テキストサイズ

contract

第17章 case7 【貴方ニ引キ摺ラレル】 2

・・・実は帰れないと覚悟してたんだよね・・・。

実家の玄関ドアの前。何となく、懐かしく思って、暫し佇んでみる。それもその筈。前は1年前の夏。斎から逃亡したあの時。

まさか、ねえ?

がっつり受け入れるとは思わなかった。

「黄昏んのは後にしろ。たんまり話がある」

感慨深く耽っていた私を律儀に待っていてくれたらしい均さんは、そう言って、インターフォンに手をかけ・・・。

「お帰り」

タイミングよく開いたドア。

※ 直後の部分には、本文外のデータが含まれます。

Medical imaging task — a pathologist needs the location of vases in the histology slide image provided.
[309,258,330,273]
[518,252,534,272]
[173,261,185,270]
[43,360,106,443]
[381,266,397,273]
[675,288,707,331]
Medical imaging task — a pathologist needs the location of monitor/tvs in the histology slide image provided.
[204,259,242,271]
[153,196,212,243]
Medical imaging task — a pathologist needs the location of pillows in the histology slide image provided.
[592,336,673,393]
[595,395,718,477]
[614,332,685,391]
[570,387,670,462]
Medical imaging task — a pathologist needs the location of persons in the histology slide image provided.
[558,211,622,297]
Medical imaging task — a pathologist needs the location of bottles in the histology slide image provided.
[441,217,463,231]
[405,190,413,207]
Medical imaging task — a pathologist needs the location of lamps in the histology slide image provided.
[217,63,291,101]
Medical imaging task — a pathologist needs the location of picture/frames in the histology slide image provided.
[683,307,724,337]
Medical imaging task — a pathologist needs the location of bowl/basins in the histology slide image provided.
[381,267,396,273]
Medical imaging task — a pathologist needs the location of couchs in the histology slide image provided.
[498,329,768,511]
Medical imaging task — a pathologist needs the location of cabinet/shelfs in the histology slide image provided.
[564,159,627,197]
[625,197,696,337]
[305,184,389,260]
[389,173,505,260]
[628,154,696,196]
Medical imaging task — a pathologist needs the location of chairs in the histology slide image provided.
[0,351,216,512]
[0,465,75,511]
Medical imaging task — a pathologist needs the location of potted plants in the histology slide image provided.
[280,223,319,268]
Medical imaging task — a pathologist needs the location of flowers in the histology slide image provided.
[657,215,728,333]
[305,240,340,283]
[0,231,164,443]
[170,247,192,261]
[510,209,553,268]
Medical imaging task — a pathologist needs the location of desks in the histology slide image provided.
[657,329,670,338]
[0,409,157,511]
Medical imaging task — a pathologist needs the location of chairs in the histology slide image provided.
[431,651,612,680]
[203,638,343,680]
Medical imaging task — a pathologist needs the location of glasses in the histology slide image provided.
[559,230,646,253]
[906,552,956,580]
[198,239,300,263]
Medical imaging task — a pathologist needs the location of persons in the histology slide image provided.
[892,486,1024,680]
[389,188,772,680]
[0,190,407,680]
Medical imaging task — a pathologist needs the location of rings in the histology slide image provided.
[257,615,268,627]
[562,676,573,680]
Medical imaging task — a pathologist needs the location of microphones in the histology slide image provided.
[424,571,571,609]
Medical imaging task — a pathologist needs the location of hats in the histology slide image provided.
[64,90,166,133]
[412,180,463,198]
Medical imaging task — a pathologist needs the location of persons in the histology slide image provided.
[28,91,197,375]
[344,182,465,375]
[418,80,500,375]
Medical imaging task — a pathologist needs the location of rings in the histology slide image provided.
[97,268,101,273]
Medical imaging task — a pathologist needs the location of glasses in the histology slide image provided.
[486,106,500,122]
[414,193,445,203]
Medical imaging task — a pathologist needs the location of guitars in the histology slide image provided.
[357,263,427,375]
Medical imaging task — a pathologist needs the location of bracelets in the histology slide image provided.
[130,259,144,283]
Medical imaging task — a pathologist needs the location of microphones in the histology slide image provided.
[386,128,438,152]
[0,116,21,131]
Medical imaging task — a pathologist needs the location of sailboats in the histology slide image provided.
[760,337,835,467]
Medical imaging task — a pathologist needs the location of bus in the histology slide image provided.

そして懐かしい、父の姿を見る。

「へえ?」

均さんは父の顔を見てそう言った。

「・・・何だ?」

父も、何かと思って均さんを見る。

「アンタでも親の顔するんだな」

・・・相変わらず失礼な事を言う、というか遠慮が無い男だった。

「一人娘だからな」

ただ、父はそんな遠慮のない男に対しても、態度を崩す事は無く、言葉を返す。

父と均さんの間は、結構遠慮がいらない間柄?みたい?という印象。つき合いは・・・長いのだろうか。